Unfortunately, swordfish is one of five species with the most mercury, according to the June 2009 Consumer Reports On Health newsletter, which recommends that pregnant women and children should not consume it. The rest of us "can probably consume very occasionally."

Consumer Reports bases its conclusions on data from the Environmental Protection Agency and the Food and Drug Administration. The other four species with the highest level of mercury are king mackerel, shark, tilefish and fresh tuna.
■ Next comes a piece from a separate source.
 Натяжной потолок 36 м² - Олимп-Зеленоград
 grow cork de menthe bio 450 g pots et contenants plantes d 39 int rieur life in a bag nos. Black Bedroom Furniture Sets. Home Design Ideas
The sunnier side of breakfast


For a change of pace, me and my wife enjoyed a rib-sticking Jamaican breakfast today at Mac West Indian Restaurant on Central Avenue, just a few blocks from Hackensack City Hall. It's now past noon and I'm still pleasantly full.
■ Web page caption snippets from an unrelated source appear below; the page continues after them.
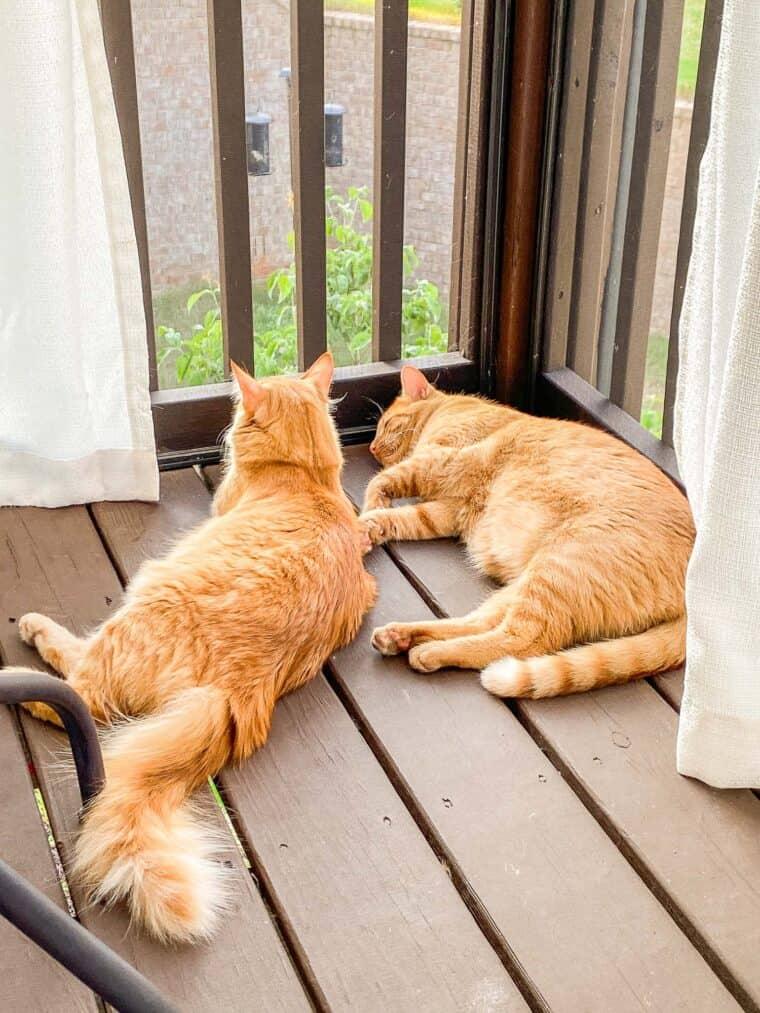 2 orange cats sleeping outside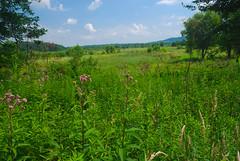 Meadow (wackybadger) Tags: grass wisconsinstatenaturalarea nikond60 flower meadow buffalocounty spottedjoepyeweed clouds bluesky nikon1855mmf3556gafsvr pink wisconsin eutrochiummaculatum sky sna346 nikon trempealeaurivermeadowsna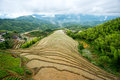 Terraces rice cultivation in the mountains Royalty Free Stock Images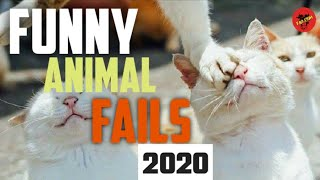 Funny Animal Fails Compilation - Best Animal Fails 2020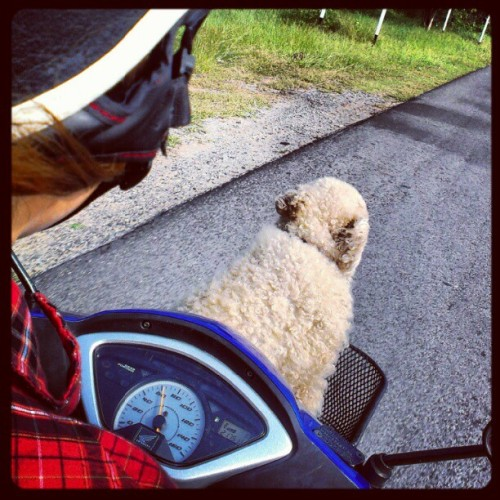@solembeem s doggy riding shotgun on the Thai highway (Taken with Instagram at สำนักงานเกษตรอำเภอพล)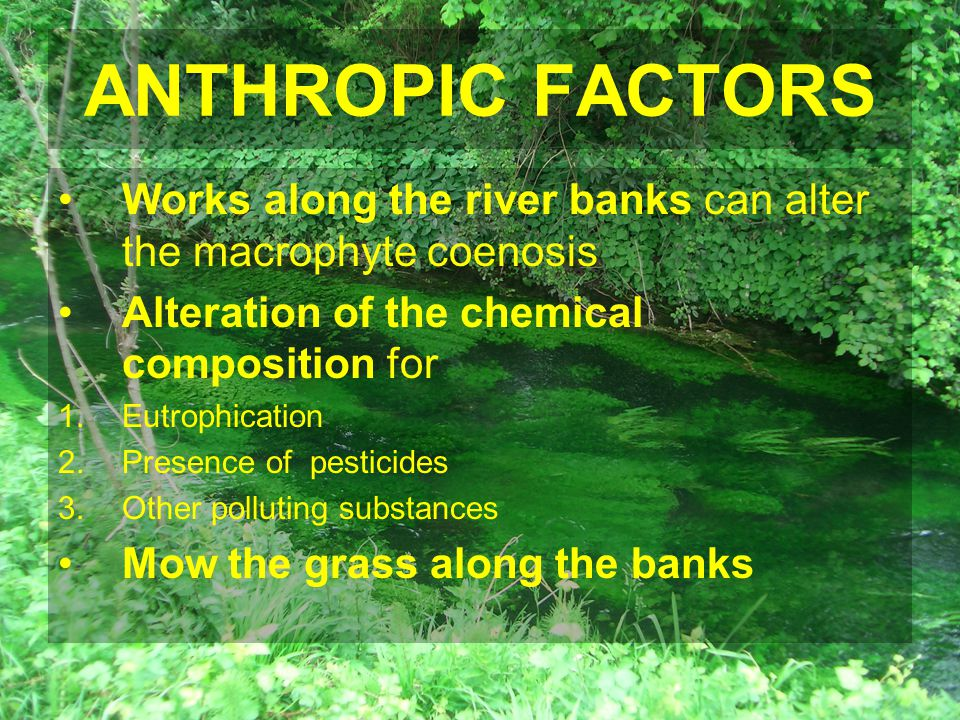 ANTHROPIC FACTORS Works along the river banks can alter the macrophyte coenosis Alteration of the chemical composition for 1.Eutrophication 2.Presence of pesticides 3.Other polluting substances Mow the grass along the banks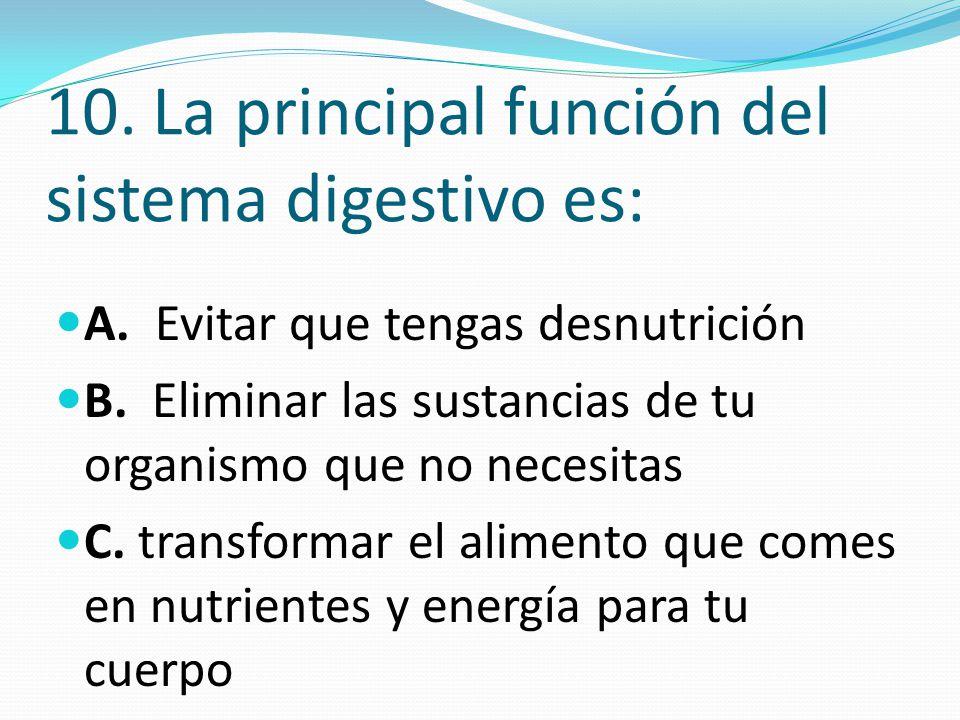 Evaluación Ciencias Naturales La célula – Sistema digestivo Grado 4º ...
I had sauteed cabbage and saltfish (salted cod) with boiled green bananas and sweet plantains. My wife had liver in gravy with the same side dishes. My dumpling was boiled (dough, water and salt), hers was fried (dough, water and a little sugar). We also shared a bowl of collaloo and saltfish, which I should have chosen for my entree, because the leafy green contained more fish than the cabbage did.
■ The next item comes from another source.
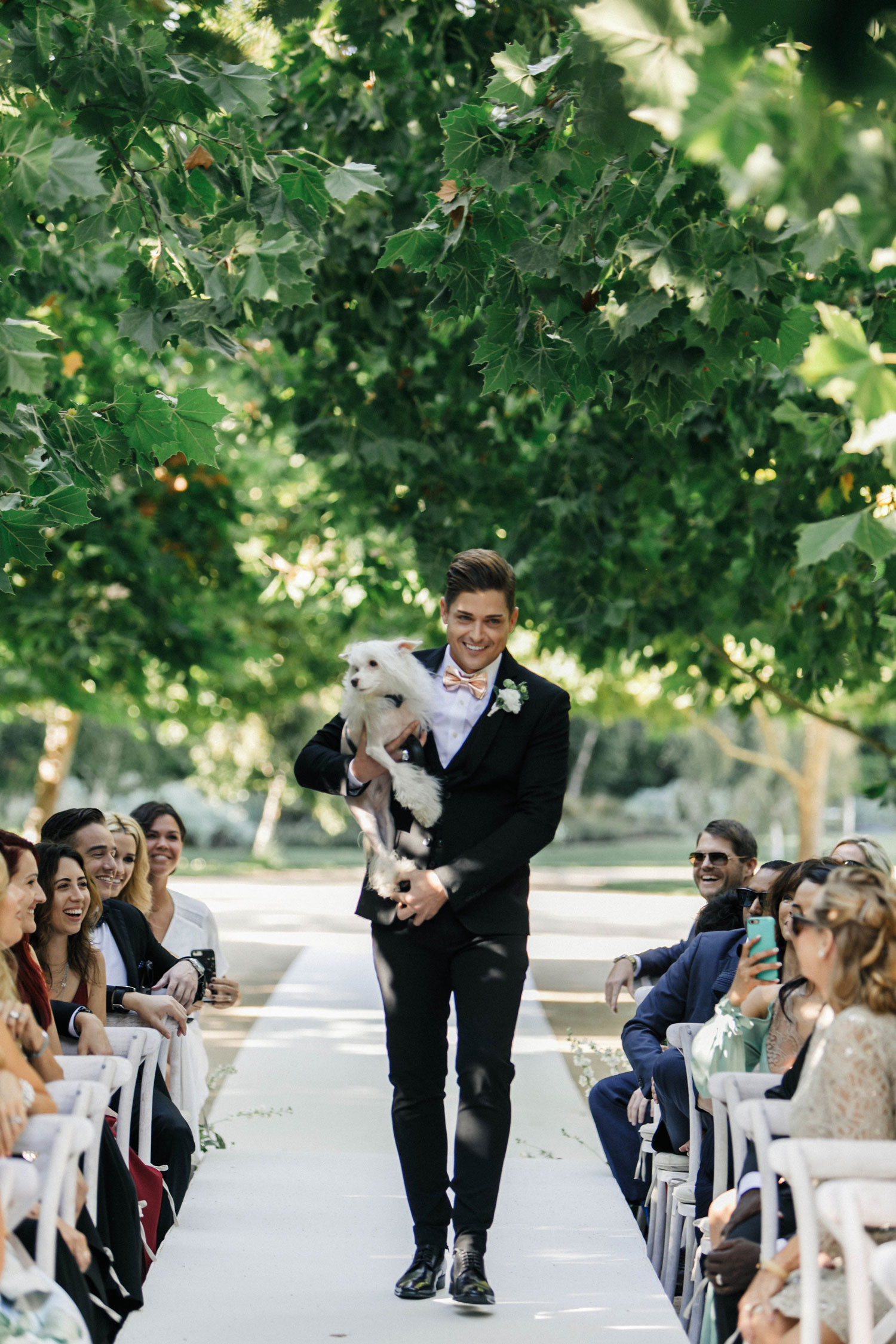 jillian murray and dean geyer wedding groomsman walking down aisle with dog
Unfortunately, the restaurant didn't have ackee (a bland fruit) for the breakfast often called Jamaica's national dish, ackee and saltfish. It also was out of breadfruit, which is baked and then steamed or fried.

Each breakfast was $7, plus $1 for a small pot of coffee or herbal mint tea. The bowl of collaloo was $4.50. Even though I visited Jamaica in August, the all-inclusive RIU Montego Bay Hotel's limited menu of native dishes left me yearning for more. Today's breakfast really hit the spot.

Wednesday, September 16, 2009

Great fish section


H Mart in Little Ferry had more than 20 different kinds of whole fish on ice when I visited last night, casting my net for a wholesome dinner.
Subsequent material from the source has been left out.